The Journey towards Technological Integration

by Jeff Wiener on January 13, 2012

Despite the introduction of Ultrabooks and the usual parade of redesigned smartphones, I’ll honestly admit that there’s been little that has caught my eye so far at CES 2012. Without anything interesting to look at I naturally let my mind wander, and as I read a post from one of the writers here at theTelecomblog regarding the introduction of a wireless-enabled vehicle, I couldn’t help but think about where technological progress is taking us.

Strangely enough, as I mulled over the direction our digital existence is heading I came across this interesting interview with Google CEO Eric Schmidt yesterday, articulating his vision for a future where his company will simultaneously enact its duel mission statements of Do No Evil and Control the World.

In the interview Schmidt spoke of a vision for a fully connected, fully networked digital existence, one that would have every piece of technology—from one’s TV to refrigerator, from one’s car to one’s heating system—all interconnected…and all running Android of course.

While it comes as no surprise that Google envisions a future where its free open source mobile operating system has infiltrated every corner of the technology market, there have been many voices at this years CES preaching about the push towards technological integration and about the development of an all-encompassing mobile ecosystem.
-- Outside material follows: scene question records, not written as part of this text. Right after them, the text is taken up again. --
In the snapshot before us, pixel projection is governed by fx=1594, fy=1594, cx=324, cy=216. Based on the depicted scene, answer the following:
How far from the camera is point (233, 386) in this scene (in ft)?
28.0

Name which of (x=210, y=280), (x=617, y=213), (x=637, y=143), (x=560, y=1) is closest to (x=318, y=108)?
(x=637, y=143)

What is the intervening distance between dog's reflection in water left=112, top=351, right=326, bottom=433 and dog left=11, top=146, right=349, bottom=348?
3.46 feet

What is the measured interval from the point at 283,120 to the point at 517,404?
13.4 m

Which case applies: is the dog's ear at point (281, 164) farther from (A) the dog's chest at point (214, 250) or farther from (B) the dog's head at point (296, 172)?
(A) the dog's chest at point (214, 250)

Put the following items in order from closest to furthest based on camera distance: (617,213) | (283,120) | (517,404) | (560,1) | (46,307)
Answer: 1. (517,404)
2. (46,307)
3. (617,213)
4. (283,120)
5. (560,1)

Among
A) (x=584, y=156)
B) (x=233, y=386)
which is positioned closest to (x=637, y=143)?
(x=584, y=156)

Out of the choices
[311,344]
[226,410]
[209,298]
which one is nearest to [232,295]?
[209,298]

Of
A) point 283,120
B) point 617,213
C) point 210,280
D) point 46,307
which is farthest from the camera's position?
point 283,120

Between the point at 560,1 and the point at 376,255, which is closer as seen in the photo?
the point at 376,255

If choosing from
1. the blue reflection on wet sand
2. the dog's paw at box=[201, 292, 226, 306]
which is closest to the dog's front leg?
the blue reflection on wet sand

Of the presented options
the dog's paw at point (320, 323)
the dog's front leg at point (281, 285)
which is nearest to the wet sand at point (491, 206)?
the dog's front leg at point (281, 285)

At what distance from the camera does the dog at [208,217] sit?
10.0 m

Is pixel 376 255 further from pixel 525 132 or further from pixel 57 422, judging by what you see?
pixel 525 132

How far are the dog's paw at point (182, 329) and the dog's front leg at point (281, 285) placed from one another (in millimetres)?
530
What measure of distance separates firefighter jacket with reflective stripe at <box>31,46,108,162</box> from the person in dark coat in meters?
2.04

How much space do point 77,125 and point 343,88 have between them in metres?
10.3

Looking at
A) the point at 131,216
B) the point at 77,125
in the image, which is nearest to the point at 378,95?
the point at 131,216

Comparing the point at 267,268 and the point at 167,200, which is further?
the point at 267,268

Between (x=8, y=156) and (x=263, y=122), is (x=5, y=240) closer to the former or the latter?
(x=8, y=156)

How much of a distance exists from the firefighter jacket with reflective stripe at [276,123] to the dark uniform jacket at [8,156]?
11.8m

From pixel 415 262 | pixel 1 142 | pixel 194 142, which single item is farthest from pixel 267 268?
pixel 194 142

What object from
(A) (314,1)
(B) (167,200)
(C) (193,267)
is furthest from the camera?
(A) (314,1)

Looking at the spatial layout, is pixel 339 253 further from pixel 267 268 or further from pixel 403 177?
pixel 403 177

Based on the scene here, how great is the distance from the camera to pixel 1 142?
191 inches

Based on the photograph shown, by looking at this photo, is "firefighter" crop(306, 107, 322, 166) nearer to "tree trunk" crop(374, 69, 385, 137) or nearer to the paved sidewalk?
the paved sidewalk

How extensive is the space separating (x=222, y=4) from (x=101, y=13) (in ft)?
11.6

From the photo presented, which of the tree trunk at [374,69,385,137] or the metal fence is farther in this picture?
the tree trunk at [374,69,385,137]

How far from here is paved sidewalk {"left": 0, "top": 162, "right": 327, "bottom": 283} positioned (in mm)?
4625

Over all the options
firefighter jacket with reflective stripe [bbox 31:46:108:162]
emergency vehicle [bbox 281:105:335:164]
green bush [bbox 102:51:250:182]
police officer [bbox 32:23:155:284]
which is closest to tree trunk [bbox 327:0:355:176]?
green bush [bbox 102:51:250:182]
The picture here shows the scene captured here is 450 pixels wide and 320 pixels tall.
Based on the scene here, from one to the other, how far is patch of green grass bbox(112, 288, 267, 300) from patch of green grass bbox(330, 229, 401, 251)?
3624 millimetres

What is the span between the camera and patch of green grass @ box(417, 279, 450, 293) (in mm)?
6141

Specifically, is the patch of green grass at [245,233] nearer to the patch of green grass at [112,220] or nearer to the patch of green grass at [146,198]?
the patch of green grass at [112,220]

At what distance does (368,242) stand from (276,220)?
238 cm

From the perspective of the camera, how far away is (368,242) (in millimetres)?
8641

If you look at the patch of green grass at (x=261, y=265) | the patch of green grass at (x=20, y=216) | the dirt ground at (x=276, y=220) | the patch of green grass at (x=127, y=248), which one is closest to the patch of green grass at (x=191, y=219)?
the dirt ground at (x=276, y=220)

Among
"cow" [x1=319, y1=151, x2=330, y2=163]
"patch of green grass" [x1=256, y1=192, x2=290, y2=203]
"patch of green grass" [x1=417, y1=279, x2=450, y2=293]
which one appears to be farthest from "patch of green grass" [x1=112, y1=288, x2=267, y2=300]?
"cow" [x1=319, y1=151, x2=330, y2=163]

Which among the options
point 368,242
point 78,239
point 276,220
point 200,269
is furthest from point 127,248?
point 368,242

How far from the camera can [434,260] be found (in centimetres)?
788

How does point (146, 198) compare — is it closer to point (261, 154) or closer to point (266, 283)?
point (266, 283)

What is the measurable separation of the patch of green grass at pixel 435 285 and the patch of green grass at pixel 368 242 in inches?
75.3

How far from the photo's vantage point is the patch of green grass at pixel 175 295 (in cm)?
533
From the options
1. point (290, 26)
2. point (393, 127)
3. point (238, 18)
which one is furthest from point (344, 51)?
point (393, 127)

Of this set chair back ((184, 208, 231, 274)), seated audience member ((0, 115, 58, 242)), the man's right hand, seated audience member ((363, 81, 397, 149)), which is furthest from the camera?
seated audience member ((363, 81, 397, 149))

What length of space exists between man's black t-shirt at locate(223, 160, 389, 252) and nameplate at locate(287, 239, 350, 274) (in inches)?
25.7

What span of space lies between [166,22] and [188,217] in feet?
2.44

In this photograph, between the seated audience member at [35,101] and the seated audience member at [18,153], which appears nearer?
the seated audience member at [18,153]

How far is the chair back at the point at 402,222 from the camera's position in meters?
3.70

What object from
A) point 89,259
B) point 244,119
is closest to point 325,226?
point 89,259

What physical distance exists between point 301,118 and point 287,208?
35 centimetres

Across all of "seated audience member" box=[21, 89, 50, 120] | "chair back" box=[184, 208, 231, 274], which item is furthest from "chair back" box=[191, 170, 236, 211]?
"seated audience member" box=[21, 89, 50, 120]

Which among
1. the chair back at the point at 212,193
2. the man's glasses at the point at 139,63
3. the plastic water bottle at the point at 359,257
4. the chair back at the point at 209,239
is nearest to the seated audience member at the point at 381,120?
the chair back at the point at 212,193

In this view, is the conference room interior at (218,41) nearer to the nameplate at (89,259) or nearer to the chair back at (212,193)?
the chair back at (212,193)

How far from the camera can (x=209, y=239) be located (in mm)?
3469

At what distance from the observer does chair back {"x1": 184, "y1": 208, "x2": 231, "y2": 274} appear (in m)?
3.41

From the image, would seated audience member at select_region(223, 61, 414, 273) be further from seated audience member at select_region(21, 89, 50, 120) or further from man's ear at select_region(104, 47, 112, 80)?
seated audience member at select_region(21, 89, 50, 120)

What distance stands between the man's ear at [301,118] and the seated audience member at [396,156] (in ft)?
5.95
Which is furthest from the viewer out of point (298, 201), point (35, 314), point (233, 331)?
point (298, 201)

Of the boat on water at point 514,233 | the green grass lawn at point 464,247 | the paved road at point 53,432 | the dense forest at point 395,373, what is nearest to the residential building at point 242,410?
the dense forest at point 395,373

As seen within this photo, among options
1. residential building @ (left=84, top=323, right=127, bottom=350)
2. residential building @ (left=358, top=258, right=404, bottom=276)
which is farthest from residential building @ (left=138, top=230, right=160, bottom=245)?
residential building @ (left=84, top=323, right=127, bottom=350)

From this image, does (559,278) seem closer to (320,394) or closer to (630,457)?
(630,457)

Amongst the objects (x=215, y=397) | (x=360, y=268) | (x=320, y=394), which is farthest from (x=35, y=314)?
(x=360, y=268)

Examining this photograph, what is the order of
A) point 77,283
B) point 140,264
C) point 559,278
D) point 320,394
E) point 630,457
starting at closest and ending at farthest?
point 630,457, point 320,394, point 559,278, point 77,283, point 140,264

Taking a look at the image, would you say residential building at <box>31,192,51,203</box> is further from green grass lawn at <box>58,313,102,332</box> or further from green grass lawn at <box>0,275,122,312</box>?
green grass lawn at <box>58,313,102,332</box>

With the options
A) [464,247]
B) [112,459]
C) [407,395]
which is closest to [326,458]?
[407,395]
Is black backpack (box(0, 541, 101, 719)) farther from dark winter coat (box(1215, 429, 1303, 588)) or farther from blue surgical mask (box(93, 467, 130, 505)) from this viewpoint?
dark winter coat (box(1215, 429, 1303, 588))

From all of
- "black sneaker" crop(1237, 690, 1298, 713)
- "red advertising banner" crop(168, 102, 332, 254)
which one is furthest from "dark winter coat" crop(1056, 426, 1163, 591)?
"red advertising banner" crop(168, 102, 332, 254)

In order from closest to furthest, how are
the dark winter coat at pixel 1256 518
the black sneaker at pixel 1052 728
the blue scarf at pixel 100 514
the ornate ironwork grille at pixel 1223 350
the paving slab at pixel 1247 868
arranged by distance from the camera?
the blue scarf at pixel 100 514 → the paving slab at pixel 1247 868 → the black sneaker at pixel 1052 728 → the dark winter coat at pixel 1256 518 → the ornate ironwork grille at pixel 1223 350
It’s a future where the smartphone will transcend its role as simply a communications platform and become the portal to all other devices and appliances in one’s home. In turn, those devices and appliances will be linked together in a seamless integrated network, allowing users to access whatever information they want from anywhere in the house—or even abroad with added vehicle integration.

The value of such a fully integrated technological ecosystem is that it goes far beyond entertainment, enterprise business applications, or our need for information and instead extends to every facet of our lives…whether or not such integration will make our lives easier, however, remains to be seen.

There are downsides to this industry-wide push towards networked integration though, and unfortunately they usually come in the form of stagnant innovation. My point is that while Android-powered refrigerators are interesting they’re still just refrigerators and although wireless-enabled cars are cool they’re still just regular old cars. In this push for technological integration it’s doubtful that any new products will be created, simply old products rethought and redesigned.

Now don’t get me wrong, there’s great value to taking what we have and redesigning it to make it more technologically advanced, but it still seems to me that such a focus means that we’ve reached a plateau in our technological development, a place where instead of creating new products—weren’t we supposed to have the flying car by now?—we simply look for ways to better combine our old ones.

In the end I have to admit that while I’m excited to see where increased technological integration takes us, I’m a little uneasy about a future where Android controls my personal technological ecosystem, as it all seems to have a disturbing Terminator-esque dystopian feel to it, particularly given the fact that such integration will offer Google the perfect chance for some focused advertising.